> [Dati dell'esercizio]:
*****

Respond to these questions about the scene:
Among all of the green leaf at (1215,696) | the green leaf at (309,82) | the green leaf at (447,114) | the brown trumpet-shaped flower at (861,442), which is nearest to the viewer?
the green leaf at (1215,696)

*****

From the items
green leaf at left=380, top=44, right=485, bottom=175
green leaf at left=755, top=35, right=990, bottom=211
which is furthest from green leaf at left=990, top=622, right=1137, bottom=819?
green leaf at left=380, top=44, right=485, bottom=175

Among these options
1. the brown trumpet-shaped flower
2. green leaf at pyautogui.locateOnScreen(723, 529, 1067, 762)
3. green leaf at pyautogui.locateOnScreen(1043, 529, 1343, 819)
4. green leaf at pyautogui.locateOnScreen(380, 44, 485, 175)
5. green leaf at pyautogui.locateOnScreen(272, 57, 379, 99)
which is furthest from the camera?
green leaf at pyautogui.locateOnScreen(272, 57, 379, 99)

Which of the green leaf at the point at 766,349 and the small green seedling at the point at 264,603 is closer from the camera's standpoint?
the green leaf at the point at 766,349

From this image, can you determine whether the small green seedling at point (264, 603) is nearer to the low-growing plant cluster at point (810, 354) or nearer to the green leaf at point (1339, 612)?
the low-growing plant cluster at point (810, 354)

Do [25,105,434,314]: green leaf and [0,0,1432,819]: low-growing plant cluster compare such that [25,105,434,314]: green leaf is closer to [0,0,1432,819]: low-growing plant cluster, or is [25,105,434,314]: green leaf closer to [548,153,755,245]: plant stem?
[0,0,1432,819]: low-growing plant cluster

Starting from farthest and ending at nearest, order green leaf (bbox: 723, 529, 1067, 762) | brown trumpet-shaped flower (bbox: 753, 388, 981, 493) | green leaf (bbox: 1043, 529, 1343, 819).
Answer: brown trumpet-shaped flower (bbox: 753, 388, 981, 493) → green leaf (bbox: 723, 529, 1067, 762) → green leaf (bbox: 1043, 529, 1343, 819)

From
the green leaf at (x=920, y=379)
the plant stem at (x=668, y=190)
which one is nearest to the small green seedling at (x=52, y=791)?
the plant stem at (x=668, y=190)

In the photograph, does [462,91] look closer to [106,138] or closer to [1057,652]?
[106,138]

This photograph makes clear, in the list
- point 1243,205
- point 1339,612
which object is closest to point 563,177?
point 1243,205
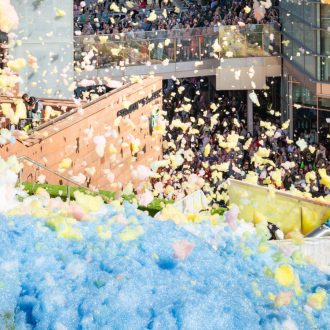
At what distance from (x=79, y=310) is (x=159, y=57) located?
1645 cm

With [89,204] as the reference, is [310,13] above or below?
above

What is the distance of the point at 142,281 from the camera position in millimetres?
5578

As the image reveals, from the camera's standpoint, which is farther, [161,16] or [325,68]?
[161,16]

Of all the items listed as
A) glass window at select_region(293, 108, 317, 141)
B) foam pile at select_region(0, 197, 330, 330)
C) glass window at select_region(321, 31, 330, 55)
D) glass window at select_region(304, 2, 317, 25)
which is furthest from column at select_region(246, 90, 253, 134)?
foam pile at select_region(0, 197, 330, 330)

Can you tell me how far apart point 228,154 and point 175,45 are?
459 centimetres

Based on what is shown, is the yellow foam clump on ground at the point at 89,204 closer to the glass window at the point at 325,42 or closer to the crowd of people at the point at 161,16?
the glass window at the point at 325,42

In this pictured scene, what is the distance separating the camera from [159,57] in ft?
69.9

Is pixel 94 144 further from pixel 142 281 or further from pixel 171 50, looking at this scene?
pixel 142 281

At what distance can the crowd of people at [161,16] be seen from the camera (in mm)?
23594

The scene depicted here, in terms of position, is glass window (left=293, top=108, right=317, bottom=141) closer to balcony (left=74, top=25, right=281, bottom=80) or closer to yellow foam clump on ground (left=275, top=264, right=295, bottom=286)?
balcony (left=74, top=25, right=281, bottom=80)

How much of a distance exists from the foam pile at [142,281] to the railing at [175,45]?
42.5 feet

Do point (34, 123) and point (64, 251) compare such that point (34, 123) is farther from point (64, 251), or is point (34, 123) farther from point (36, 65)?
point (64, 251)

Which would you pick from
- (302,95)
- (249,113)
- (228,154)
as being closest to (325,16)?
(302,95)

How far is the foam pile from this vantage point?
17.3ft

*****

> [Istruzioni del compito]: Indica il numero delle righe dei record che contengono la parola "these". Rispondi soltanto con il numero.

> [Soluzione del problema]: 2